RECORDS SUPPLIED →
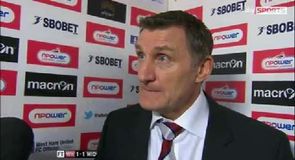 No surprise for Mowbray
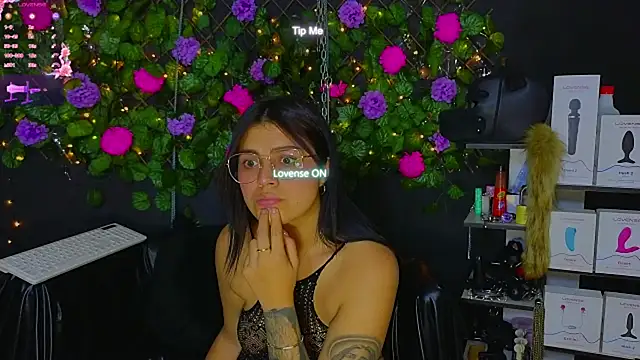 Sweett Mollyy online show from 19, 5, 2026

==

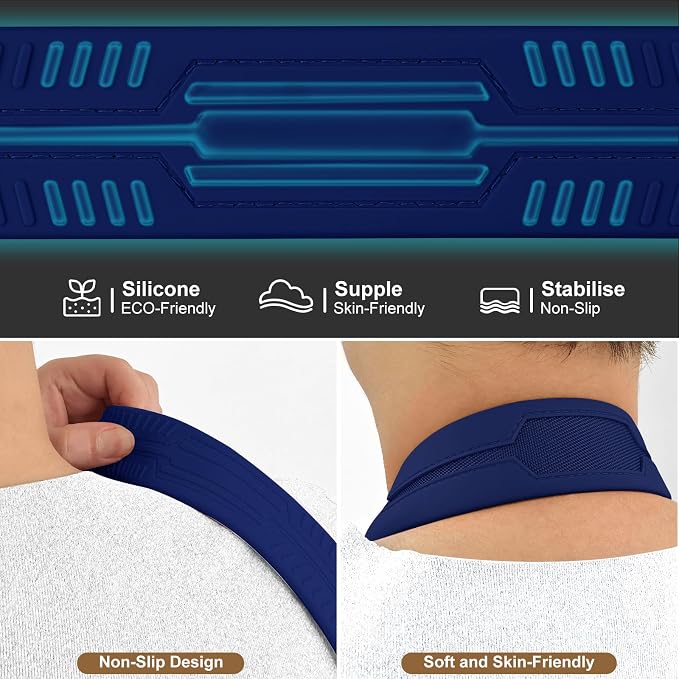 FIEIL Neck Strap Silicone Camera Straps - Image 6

---

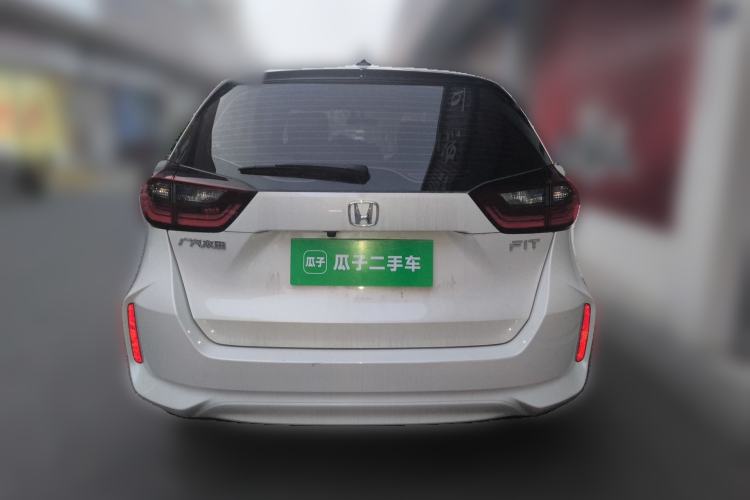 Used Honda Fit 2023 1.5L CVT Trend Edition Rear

PROBLEM REQUIREMENTS →
Look above for the line holding "No surprise for Mowbray" and output everything from it down to the line holding "Sweett Mollyy online show from 19, 5, 2026", both ends included, exactly and without images.

OUTPUT BELOW →
 No surprise for Mowbray
 Sweett Mollyy online show from 19, 5, 2026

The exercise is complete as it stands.